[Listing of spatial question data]

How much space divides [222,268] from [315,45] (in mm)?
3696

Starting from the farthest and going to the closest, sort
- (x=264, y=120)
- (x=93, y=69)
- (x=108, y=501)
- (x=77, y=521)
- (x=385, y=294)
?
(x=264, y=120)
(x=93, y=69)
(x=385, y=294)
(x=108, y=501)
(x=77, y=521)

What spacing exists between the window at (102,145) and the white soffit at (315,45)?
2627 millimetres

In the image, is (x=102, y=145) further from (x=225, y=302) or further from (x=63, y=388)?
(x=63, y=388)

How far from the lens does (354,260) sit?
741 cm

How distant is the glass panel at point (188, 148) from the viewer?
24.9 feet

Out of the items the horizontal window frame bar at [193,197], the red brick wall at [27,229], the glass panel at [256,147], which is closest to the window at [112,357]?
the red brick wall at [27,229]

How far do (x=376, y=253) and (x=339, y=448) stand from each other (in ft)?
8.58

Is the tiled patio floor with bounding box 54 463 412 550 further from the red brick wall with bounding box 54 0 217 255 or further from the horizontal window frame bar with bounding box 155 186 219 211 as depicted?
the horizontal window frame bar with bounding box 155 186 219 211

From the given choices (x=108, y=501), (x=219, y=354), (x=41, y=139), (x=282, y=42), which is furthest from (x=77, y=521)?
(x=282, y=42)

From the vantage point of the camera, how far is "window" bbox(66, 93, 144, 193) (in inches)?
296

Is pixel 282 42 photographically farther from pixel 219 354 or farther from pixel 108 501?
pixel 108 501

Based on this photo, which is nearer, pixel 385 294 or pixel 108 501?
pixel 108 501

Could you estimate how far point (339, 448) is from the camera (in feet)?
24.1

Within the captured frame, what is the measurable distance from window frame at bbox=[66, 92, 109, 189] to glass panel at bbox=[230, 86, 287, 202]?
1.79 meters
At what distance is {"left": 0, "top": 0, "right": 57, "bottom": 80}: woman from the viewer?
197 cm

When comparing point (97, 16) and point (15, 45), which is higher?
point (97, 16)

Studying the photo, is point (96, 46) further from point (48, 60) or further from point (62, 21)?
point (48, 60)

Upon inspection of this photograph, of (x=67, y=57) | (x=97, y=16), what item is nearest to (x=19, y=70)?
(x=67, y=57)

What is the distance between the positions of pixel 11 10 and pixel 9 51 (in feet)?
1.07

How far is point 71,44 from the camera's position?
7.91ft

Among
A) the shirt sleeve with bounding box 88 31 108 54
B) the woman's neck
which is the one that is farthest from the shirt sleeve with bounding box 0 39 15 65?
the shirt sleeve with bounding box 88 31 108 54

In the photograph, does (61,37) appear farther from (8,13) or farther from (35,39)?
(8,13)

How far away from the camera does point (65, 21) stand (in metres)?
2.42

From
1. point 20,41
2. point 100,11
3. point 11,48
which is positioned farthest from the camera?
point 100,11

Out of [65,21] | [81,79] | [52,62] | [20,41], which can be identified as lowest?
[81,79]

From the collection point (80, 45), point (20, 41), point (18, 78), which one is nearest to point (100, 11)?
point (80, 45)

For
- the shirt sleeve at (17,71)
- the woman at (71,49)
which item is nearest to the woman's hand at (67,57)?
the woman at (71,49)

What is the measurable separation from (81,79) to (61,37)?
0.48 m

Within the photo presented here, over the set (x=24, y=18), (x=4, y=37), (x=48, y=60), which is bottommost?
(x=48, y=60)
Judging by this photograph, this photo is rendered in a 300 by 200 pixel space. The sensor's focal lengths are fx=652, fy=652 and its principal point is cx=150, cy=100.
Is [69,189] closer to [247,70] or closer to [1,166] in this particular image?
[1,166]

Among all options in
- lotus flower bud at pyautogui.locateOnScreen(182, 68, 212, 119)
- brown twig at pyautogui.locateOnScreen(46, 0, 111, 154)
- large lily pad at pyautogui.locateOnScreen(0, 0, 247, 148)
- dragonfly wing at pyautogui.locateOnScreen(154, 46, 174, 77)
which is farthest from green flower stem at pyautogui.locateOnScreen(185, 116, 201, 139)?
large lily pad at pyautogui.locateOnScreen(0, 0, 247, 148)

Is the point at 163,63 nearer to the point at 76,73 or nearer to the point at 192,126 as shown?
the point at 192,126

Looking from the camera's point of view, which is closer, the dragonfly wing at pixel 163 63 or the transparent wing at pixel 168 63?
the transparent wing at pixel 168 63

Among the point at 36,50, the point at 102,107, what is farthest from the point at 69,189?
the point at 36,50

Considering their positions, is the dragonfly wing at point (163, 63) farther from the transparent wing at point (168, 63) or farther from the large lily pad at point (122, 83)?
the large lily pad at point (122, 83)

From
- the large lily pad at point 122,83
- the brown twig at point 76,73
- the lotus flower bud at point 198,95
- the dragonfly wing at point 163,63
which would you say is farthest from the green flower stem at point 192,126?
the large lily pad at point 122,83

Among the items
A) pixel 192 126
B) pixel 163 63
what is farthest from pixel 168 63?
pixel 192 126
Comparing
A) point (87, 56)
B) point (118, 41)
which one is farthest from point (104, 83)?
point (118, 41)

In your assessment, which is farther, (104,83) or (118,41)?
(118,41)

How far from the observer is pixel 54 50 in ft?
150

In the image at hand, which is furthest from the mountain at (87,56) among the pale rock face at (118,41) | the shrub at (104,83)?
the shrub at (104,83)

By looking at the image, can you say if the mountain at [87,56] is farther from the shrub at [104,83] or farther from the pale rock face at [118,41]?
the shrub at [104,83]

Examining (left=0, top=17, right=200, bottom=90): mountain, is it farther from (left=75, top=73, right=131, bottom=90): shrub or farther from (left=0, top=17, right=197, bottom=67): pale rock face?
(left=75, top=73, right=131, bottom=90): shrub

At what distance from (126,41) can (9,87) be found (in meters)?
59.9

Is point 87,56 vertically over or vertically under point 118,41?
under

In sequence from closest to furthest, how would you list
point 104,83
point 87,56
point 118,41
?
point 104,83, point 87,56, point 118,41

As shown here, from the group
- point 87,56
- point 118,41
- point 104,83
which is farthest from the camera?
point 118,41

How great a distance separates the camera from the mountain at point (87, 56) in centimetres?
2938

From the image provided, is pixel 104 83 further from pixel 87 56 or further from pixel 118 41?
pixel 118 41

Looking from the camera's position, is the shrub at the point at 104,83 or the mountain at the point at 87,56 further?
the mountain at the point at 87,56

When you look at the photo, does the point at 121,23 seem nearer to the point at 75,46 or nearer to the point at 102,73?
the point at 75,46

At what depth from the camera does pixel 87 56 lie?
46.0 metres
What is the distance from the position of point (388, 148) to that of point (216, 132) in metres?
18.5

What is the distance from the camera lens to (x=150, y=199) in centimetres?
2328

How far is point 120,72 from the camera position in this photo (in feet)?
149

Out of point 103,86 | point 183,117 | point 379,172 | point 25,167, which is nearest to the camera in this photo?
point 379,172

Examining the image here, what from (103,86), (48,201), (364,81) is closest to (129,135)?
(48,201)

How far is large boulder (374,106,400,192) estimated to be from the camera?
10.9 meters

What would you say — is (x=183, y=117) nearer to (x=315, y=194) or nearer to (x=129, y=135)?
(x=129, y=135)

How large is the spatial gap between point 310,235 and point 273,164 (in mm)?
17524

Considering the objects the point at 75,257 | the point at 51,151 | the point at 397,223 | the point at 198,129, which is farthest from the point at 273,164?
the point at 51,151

> _TASK TO CARRY OUT_
Output every line of the listing, from the line containing "Out of point" through the end of the listing, as a JSON list of strings with one string per line and blank lines omitted.

> _EXERCISE OUTPUT_
[
  "Out of point 103,86 | point 183,117 | point 379,172 | point 25,167, which is nearest to the camera in this photo?",
  "point 379,172",
  "Examining the image here, what from (103,86), (48,201), (364,81) is closest to (129,135)?",
  "(48,201)",
  "How far is large boulder (374,106,400,192) estimated to be from the camera?",
  "10.9 meters",
  "What would you say — is (x=183, y=117) nearer to (x=315, y=194) or nearer to (x=129, y=135)?",
  "(x=129, y=135)",
  "How large is the spatial gap between point 310,235 and point 273,164 (in mm)?",
  "17524",
  "Considering the objects the point at 75,257 | the point at 51,151 | the point at 397,223 | the point at 198,129, which is farthest from the point at 273,164?",
  "the point at 51,151"
]